Repeat, without any change, the entries presented below.

[begin Provided data]

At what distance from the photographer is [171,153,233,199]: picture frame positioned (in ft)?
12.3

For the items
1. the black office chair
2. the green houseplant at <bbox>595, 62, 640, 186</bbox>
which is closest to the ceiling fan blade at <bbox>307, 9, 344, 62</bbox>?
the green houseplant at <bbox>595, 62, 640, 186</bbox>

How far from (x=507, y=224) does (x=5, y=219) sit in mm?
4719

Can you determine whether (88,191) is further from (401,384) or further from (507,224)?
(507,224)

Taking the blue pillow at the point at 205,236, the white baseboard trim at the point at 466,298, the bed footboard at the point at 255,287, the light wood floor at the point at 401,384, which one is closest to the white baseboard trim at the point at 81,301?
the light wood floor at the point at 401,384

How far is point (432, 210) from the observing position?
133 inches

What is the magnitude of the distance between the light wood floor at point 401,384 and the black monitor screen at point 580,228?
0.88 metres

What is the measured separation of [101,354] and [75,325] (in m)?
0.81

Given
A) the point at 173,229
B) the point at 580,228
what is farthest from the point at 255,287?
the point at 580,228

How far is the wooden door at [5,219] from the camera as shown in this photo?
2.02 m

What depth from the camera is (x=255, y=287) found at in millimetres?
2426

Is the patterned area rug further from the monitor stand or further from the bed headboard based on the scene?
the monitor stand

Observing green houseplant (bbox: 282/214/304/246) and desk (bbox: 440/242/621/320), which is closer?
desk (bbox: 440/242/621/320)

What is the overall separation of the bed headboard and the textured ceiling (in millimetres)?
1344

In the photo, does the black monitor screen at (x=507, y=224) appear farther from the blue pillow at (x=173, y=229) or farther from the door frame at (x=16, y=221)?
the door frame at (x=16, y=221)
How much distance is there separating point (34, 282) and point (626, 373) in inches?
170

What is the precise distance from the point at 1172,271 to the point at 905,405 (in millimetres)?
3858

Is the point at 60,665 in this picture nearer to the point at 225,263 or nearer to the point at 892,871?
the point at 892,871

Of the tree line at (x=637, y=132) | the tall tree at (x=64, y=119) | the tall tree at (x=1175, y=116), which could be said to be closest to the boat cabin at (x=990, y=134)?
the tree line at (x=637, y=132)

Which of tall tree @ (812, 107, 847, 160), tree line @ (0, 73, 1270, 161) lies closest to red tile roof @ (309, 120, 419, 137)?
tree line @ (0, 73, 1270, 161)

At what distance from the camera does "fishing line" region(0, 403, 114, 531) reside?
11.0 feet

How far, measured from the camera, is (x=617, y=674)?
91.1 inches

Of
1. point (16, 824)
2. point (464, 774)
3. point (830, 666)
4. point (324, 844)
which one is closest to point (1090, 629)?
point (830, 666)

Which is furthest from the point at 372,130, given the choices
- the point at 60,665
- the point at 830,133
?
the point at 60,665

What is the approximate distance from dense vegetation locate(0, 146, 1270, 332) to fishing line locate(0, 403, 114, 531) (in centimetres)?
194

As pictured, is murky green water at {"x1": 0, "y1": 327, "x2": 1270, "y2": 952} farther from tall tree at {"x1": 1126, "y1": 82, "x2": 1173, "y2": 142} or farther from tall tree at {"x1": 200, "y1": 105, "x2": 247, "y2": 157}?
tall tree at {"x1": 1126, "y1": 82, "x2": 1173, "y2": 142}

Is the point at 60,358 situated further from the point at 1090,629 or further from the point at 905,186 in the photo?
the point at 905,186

[end Provided data]

Correct result>
At what distance from the photographer is [171,153,233,199]: picture frame positioned (in ft)?
12.3

For the items
1. the black office chair
2. the green houseplant at <bbox>595, 62, 640, 186</bbox>
which is closest to the ceiling fan blade at <bbox>307, 9, 344, 62</bbox>?
the green houseplant at <bbox>595, 62, 640, 186</bbox>

How far from (x=507, y=224) does (x=5, y=219) sit in mm?
4719

Can you determine whether (88,191) is further from (401,384) or further from (507,224)?
(507,224)

Taking the blue pillow at the point at 205,236, the white baseboard trim at the point at 466,298, the bed footboard at the point at 255,287, the light wood floor at the point at 401,384, which one is closest to the white baseboard trim at the point at 81,301?
the light wood floor at the point at 401,384

How far is point (432, 210) from the observing position?
133 inches

What is the magnitude of the distance between the light wood floor at point 401,384 and the black monitor screen at point 580,228?
0.88 metres

What is the measured separation of [101,354] and [75,325] (in m)?
0.81

Given
A) the point at 173,229
B) the point at 580,228
what is farthest from the point at 255,287?
the point at 580,228

How far is the wooden door at [5,219] from the camera as shown in this photo?
2.02 m

What depth from the camera is (x=255, y=287) found at in millimetres?
2426

Is the patterned area rug further from the monitor stand or further from the bed headboard based on the scene?
the monitor stand

Observing green houseplant (bbox: 282/214/304/246) and desk (bbox: 440/242/621/320), which is closer?
desk (bbox: 440/242/621/320)

What is the overall separation of the bed headboard and the textured ceiling (in millimetres)?
1344

In the photo, does the black monitor screen at (x=507, y=224) appear farther from the blue pillow at (x=173, y=229) or farther from the door frame at (x=16, y=221)?
the door frame at (x=16, y=221)
How much distance is there separating point (34, 282) and point (626, 373) in inches?
170

What is the precise distance from the point at 1172,271 to the point at 905,405 (in millimetres)?
3858

Is the point at 60,665 in this picture nearer to the point at 225,263 or nearer to the point at 892,871?
the point at 892,871

Of the tree line at (x=637, y=132) | the tall tree at (x=64, y=119) | the tall tree at (x=1175, y=116), which could be said to be closest to the boat cabin at (x=990, y=134)?
the tree line at (x=637, y=132)

Which of tall tree @ (812, 107, 847, 160), tree line @ (0, 73, 1270, 161) lies closest to red tile roof @ (309, 120, 419, 137)?
tree line @ (0, 73, 1270, 161)

At what distance from the camera does "fishing line" region(0, 403, 114, 531) reside?
11.0 feet

How far, measured from the camera, is (x=617, y=674)?
91.1 inches

Of
1. point (16, 824)
2. point (464, 774)
3. point (830, 666)
4. point (324, 844)
which one is closest to point (1090, 629)?
point (830, 666)

Which is furthest from the point at 372,130, given the choices
- the point at 60,665
- the point at 830,133
?
the point at 60,665

What is the approximate distance from dense vegetation locate(0, 146, 1270, 332) to fishing line locate(0, 403, 114, 531) (in centimetres)?
194

As pictured, is murky green water at {"x1": 0, "y1": 327, "x2": 1270, "y2": 952} farther from tall tree at {"x1": 1126, "y1": 82, "x2": 1173, "y2": 142} or farther from tall tree at {"x1": 200, "y1": 105, "x2": 247, "y2": 157}?
tall tree at {"x1": 1126, "y1": 82, "x2": 1173, "y2": 142}

Is the point at 60,358 situated further from the point at 1090,629 or further from the point at 905,186 in the photo?
the point at 905,186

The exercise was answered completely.